→ **Extracted data**:
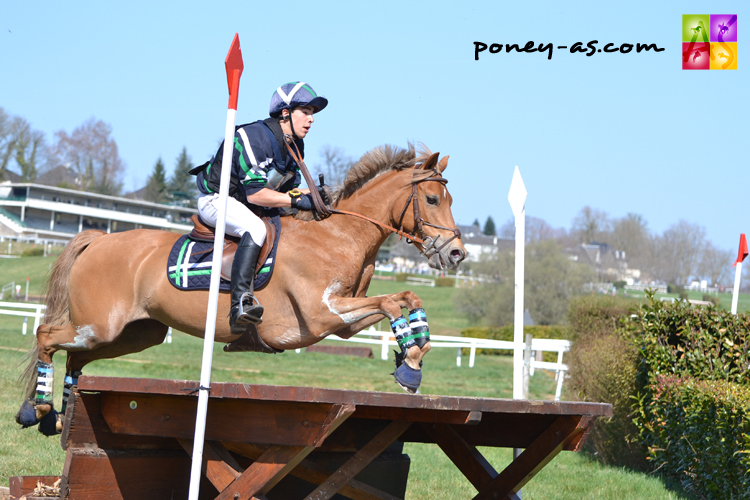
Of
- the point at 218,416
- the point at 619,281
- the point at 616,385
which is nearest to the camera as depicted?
the point at 218,416

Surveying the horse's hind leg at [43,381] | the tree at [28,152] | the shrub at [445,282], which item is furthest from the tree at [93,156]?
the horse's hind leg at [43,381]

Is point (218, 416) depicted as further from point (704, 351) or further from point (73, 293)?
point (704, 351)

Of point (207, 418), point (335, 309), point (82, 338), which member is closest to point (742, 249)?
point (335, 309)

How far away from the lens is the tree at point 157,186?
86.2 m

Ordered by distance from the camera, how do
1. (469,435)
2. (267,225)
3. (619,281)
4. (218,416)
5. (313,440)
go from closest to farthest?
1. (313,440)
2. (218,416)
3. (469,435)
4. (267,225)
5. (619,281)

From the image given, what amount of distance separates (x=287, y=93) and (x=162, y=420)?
7.84 feet

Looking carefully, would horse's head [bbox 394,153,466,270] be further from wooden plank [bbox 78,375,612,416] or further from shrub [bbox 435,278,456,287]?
shrub [bbox 435,278,456,287]

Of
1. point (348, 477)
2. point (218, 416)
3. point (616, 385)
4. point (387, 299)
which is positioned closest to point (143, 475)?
point (218, 416)

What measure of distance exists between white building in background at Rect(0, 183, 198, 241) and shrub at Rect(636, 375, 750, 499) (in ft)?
200

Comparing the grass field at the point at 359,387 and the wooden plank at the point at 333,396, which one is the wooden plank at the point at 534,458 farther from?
the grass field at the point at 359,387

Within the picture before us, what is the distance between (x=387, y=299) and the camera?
4.21 m

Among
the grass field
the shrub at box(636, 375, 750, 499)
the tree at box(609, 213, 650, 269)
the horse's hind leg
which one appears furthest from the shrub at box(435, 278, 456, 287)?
the horse's hind leg

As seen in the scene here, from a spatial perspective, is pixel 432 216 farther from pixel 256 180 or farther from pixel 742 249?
pixel 742 249

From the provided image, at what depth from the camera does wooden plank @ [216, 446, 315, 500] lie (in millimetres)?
2893
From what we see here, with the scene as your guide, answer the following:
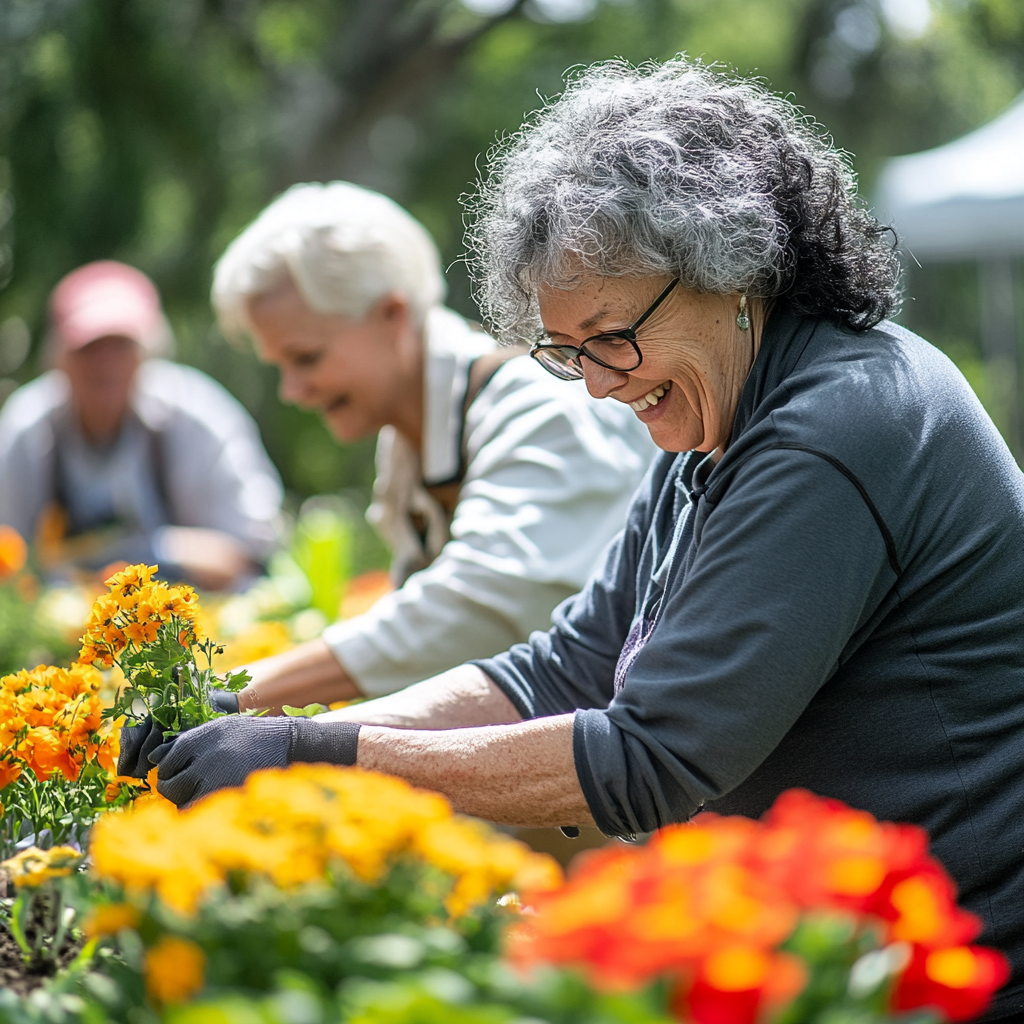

→ **The request**:
Locate each line in the records above that contains the word "scene", matching case exactly, and copy those lines.

→ **Completed task**:
As seen in the scene here, from a spatial perspective, is pixel 432 216 farther from pixel 256 180 or farther from pixel 742 249?
From what we see here, with the scene as your guide, answer the following:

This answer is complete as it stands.